Common local commands:
python -m pytest tests
python -m pytest tests/api/public/test_public_api.py tests/api/public/test_simulation_smoke.py
python -m pytest tests/boundaries/cpml/test_fdtd_cpml.py tests/monitors/observers/test_fdtd_observers.py
python -m pytest tests/gradients/test_fdtd_adjoint_bridge.py
python -m benchmark
python -m benchmark dipole_vacuum
python -m benchmark planewave_vacuumBenchmark assets live under benchmark/scenes/, benchmark/cache/, benchmark/plots/, and benchmark/RESULTS.md.
The release validation suite combines unit/API tests, native CUDA parity and adjoint tests, and Maxwell-vs-Tidy3D numerical comparisons. Cross-solver comparisons use common physical-domain coordinates, external PML on both sides, coordinate-aligned complex field slices, and solver-independent scalar observables. See the 0.3.0 numerical-alignment notes for the conventions, visual diagnosis workflow, and known residuals.
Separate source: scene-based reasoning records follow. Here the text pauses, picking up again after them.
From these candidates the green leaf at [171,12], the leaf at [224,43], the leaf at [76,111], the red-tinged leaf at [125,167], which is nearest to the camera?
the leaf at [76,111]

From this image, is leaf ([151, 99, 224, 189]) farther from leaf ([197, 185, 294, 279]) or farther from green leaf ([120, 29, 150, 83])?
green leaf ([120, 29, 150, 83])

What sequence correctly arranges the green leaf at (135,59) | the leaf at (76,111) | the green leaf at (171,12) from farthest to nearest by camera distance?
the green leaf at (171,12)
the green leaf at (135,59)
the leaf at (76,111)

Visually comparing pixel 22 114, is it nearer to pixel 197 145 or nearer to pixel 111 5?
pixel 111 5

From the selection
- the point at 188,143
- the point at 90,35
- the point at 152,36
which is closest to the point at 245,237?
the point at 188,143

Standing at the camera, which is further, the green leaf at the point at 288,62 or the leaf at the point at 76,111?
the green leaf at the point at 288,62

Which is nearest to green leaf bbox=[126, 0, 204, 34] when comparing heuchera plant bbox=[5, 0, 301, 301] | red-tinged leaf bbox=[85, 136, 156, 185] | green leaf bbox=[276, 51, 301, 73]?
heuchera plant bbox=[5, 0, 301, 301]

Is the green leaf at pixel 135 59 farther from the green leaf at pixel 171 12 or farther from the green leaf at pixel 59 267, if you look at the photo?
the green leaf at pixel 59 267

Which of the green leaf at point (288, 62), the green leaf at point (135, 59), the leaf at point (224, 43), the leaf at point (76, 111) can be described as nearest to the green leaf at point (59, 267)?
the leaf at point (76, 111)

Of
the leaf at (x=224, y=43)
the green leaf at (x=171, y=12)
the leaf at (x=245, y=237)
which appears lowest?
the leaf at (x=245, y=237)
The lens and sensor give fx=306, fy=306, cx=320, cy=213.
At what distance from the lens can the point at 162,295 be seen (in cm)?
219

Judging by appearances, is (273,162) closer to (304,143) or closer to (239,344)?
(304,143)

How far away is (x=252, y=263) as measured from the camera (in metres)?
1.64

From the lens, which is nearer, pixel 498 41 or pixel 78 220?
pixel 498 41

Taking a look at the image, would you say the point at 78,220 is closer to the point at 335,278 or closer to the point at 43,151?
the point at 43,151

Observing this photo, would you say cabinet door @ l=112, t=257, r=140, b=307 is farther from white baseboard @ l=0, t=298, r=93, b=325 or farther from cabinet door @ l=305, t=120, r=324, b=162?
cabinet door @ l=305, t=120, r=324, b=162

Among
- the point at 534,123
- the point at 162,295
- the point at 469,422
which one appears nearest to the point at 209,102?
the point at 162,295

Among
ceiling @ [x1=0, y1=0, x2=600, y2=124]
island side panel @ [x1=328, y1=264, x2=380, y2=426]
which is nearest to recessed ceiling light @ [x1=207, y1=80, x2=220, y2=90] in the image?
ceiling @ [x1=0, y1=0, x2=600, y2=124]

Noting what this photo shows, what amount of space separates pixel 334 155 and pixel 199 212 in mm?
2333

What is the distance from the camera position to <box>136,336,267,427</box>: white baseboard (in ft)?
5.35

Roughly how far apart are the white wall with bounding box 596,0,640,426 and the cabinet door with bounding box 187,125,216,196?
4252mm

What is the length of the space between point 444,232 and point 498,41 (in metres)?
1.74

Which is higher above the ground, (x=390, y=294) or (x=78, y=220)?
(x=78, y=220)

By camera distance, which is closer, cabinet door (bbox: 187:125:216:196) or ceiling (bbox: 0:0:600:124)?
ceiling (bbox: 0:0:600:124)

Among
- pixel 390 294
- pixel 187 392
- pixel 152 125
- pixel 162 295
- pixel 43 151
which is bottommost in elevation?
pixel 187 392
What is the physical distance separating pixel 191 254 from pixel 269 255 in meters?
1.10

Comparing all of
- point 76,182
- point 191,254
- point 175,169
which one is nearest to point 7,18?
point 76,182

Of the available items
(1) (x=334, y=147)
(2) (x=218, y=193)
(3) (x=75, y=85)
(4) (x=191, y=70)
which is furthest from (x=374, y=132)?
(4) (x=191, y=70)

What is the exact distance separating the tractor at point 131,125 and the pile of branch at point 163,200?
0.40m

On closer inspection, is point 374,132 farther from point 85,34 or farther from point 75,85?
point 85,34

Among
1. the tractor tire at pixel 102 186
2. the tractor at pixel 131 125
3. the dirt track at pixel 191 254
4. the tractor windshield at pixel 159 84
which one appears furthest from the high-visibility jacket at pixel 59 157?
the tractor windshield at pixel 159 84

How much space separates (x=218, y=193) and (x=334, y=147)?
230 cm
- Core Maxwell workflows are GPU/CUDA-first.
- FDFD is available but remains limited/experimental. It is suitable for supported linear single-frequency scenes; use FDTD for nonuniform grids, magnetic or nonlinear media, full off-diagonal anisotropy, in-domain PEC, symmetry, and the broader source/monitor/adjoint feature set.
bloch_wavevector="auto"is supported for fixed-angle CW TFSF grating slabs; broadband automatic Bloch phase requests are rejected.- Full off-diagonal
Tensor3x3electric anisotropy is supported by FDTD, including supported CPML, dispersion, conduction, and adjoint compositions; useDiagonalTensor3when the material is naturally diagonal because it is cheaper. LossyMetalMediumis a narrowband, normal-incidence planar SIBC model. Curved, oblique, laterally finite, and adjoint SIBC workflows require a volumetric material model or a future generalized surface operator.- The public differentiable path covers supported trainable material, geometry, and source inputs. Runtime capability checks reject combinations without a physically implemented reverse channel.
ModeSource,ModeMonitor, andModePortare available, but they are still marked experimental.
Witwin Maxwell is available under a dual-license model for academic and non-commercial research use or commercial and enterprise use. See the Witwin licensing page for the applicable terms.